Tujuan 1: Hitung berapa baris pada entri di bawah yang memuat kata "bounding". Jawab dengan angkanya saja.
****************************************
Sedikit lebih jauh, ketika akhirnya saya melihat tanda bertuliskan “Pemandangan Alam” dicetak di atasnya, pemandangannya tidak terlalu berbeda dengan yang kami lewati sejauh enam puluh mil. Namun, tetap saja pengemudi menepi; keluar dari mobil, membawa kamera di tangan dan dengan semangat memotret.
Saya tidak percaya bahwa mereka sungguh memerlukan tanda untuk menunjukkan keindahan yang sudah ada di hadapan mereka sepanjang jalan.”
Dalam buku tersebut, Martha menyebutkan bahwa mengungkapkan cinta sesungguhnya tak memerlukan tanda apa pun. Banyak orang yang menjadi ‘bodoh’ dengan menganggap sebuah tanda sebagai tempat sakral.
Sebenarnya, seperti indahnya pemandangan sepanjang perjalanan yang dilalui oleh Martha, setiap jenak dalam hidup kita adalah momen yang tepat untuk berbagi doa dan mengungkapkan kasih sayang. Tidak ada bedanya antara hari ulang tahun dengan hari biasa. Hanya saja, karena melihat sebuah tanda berupa ‘hari jadi’ tadi, lantas semua orang berhenti sejenak, menyempatkan diri mengucap selamat yang dilanjutkan doa.
****************************************
Tujuan 2: Salin ulang seluruh teks di atas tanpa mengubah apa pun.
****************************************
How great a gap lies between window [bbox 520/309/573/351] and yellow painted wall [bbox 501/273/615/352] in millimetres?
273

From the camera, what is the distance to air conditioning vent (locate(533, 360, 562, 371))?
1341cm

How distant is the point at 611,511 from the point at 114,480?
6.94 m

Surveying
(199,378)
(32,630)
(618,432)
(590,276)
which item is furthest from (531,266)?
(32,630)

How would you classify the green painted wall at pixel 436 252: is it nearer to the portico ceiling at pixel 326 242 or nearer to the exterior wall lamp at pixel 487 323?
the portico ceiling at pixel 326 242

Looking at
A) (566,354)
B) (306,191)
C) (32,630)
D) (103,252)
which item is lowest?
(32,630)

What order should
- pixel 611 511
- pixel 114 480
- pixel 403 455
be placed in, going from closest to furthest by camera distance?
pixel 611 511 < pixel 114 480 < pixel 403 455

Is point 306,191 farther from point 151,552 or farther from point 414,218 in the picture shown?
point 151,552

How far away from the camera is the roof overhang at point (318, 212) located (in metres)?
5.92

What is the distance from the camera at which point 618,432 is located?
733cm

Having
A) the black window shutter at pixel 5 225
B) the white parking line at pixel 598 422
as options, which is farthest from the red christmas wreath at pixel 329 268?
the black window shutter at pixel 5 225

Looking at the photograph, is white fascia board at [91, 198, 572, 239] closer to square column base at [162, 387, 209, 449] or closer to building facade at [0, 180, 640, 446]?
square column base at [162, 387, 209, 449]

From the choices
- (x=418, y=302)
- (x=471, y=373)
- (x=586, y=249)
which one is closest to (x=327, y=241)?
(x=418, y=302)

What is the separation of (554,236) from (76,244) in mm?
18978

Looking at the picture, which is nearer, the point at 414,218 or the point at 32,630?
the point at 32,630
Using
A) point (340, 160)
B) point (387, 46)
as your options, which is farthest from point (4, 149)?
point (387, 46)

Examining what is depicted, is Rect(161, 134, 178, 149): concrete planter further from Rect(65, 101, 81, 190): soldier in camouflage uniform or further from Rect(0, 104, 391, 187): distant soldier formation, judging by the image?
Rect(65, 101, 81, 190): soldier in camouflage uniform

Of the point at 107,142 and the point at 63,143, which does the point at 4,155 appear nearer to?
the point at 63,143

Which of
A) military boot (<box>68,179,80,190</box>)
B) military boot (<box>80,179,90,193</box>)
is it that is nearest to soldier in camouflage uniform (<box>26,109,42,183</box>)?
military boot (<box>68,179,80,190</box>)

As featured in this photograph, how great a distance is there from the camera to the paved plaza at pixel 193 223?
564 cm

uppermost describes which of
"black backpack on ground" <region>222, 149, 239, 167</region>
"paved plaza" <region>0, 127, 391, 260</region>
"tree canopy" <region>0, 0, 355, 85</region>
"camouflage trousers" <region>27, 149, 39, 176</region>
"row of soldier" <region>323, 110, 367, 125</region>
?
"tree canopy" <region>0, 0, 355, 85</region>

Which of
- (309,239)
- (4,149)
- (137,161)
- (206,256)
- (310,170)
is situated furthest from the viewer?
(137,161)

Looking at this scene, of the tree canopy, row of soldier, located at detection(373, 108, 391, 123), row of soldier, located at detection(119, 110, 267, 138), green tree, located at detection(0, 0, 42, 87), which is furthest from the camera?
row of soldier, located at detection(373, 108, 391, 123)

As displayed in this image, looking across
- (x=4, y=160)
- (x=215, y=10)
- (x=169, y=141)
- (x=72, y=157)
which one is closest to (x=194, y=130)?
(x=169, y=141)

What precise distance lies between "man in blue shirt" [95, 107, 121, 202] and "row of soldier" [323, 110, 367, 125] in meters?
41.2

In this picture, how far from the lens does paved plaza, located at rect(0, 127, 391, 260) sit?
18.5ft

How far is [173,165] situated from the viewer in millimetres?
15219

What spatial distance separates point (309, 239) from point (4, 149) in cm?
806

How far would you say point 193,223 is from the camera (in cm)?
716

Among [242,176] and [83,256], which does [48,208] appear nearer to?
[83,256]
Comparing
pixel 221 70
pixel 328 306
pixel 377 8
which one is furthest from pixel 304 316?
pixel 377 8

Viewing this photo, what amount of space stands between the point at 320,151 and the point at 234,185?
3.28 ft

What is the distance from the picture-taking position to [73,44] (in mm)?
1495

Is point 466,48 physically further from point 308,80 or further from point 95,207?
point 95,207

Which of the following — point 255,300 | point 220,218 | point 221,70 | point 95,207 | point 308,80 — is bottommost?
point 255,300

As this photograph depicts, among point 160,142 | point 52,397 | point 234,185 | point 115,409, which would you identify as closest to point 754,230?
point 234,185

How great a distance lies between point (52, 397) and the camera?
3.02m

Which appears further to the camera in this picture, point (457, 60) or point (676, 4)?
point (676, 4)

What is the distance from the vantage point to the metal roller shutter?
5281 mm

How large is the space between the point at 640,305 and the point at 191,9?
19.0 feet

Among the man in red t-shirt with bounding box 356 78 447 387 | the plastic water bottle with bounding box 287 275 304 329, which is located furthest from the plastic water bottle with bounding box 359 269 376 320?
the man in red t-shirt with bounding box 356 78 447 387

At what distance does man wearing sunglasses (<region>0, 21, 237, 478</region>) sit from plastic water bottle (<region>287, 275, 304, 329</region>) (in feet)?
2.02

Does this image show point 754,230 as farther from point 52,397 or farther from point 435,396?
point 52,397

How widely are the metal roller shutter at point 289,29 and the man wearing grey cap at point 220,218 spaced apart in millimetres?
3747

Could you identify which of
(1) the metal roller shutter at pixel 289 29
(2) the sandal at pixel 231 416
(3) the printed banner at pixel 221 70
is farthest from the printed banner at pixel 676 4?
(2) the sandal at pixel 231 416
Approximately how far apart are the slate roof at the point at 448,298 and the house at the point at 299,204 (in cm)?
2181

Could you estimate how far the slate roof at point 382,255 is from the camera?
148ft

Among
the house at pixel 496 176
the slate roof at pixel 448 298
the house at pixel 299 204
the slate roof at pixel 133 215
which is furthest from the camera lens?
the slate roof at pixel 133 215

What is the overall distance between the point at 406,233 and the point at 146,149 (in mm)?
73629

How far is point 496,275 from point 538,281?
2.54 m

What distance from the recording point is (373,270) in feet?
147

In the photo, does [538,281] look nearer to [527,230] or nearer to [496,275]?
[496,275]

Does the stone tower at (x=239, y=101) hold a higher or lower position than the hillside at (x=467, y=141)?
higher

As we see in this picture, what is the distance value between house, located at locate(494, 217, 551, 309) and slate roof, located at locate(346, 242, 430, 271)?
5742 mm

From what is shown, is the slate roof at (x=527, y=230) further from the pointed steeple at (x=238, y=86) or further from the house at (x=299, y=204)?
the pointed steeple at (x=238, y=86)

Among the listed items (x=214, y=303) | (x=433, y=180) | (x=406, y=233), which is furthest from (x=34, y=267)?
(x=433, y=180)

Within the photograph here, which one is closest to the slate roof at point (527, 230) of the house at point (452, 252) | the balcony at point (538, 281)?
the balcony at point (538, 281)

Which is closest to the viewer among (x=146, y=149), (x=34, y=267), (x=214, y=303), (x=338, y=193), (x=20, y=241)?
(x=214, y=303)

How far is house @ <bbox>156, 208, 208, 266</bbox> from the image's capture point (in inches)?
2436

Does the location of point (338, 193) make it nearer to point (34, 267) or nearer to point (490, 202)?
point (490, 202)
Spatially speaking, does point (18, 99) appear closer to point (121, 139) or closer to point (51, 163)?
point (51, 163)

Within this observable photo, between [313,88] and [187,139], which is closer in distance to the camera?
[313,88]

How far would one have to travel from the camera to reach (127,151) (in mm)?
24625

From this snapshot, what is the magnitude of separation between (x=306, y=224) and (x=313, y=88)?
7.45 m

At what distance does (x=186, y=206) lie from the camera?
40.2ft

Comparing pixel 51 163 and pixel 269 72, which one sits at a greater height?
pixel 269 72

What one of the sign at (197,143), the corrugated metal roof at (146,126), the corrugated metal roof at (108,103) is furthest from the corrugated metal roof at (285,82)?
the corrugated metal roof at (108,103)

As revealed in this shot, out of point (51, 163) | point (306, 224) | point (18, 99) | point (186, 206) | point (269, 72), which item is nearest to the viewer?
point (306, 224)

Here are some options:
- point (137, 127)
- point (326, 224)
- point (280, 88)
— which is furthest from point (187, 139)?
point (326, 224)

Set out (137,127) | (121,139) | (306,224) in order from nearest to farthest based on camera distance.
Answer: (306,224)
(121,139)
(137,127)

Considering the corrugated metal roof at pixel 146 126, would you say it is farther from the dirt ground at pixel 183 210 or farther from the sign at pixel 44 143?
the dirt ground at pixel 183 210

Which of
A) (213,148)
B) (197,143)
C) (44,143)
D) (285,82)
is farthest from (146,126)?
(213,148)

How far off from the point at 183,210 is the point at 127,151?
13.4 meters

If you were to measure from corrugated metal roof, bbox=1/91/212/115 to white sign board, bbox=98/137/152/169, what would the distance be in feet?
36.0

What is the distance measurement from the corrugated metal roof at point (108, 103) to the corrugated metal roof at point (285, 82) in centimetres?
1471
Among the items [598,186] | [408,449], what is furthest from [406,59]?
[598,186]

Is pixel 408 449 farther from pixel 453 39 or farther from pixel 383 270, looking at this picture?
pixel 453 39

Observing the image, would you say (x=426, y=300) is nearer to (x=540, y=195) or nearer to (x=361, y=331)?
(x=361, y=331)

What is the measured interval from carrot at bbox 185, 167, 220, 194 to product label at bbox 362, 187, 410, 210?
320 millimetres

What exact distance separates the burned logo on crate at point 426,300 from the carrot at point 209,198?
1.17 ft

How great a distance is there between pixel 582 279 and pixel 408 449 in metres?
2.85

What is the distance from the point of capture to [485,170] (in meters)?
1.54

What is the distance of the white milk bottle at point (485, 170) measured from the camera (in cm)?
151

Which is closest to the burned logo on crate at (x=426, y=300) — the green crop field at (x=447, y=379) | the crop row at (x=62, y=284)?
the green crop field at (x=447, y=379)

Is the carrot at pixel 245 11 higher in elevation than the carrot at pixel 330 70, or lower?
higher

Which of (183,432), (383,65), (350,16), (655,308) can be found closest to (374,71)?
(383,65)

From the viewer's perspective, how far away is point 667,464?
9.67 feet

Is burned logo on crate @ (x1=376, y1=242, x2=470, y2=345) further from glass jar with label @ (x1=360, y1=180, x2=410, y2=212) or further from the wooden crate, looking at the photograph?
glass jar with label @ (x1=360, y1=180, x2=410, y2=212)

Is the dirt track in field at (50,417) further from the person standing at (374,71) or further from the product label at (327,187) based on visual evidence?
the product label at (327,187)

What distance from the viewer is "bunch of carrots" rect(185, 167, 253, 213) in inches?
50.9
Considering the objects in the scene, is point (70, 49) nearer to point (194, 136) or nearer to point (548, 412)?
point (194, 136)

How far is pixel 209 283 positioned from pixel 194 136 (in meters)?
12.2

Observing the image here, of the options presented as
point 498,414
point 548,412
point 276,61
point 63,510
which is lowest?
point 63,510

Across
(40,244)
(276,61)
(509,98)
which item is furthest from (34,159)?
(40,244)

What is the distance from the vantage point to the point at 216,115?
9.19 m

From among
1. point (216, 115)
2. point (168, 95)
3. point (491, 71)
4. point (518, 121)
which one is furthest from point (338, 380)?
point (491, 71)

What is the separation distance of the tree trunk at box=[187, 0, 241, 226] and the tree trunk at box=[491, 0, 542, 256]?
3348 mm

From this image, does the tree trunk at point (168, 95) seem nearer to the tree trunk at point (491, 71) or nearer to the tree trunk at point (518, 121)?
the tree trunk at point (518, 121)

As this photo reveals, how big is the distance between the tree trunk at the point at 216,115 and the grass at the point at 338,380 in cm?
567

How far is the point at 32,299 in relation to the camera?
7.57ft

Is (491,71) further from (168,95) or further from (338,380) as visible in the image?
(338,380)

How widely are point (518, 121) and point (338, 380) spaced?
****************************************
Jawaban Tugas 1: 2

Jawaban Tugas 2:
Sedikit lebih jauh, ketika akhirnya saya melihat tanda bertuliskan “Pemandangan Alam” dicetak di atasnya, pemandangannya tidak terlalu berbeda dengan yang kami lewati sejauh enam puluh mil. Namun, tetap saja pengemudi menepi; keluar dari mobil, membawa kamera di tangan dan dengan semangat memotret.
Saya tidak percaya bahwa mereka sungguh memerlukan tanda untuk menunjukkan keindahan yang sudah ada di hadapan mereka sepanjang jalan.”
Dalam buku tersebut, Martha menyebutkan bahwa mengungkapkan cinta sesungguhnya tak memerlukan tanda apa pun. Banyak orang yang menjadi ‘bodoh’ dengan menganggap sebuah tanda sebagai tempat sakral.
Sebenarnya, seperti indahnya pemandangan sepanjang perjalanan yang dilalui oleh Martha, setiap jenak dalam hidup kita adalah momen yang tepat untuk berbagi doa dan mengungkapkan kasih sayang. Tidak ada bedanya antara hari ulang tahun dengan hari biasa. Hanya saja, karena melihat sebuah tanda berupa ‘hari jadi’ tadi, lantas semua orang berhenti sejenak, menyempatkan diri mengucap selamat yang dilanjutkan doa.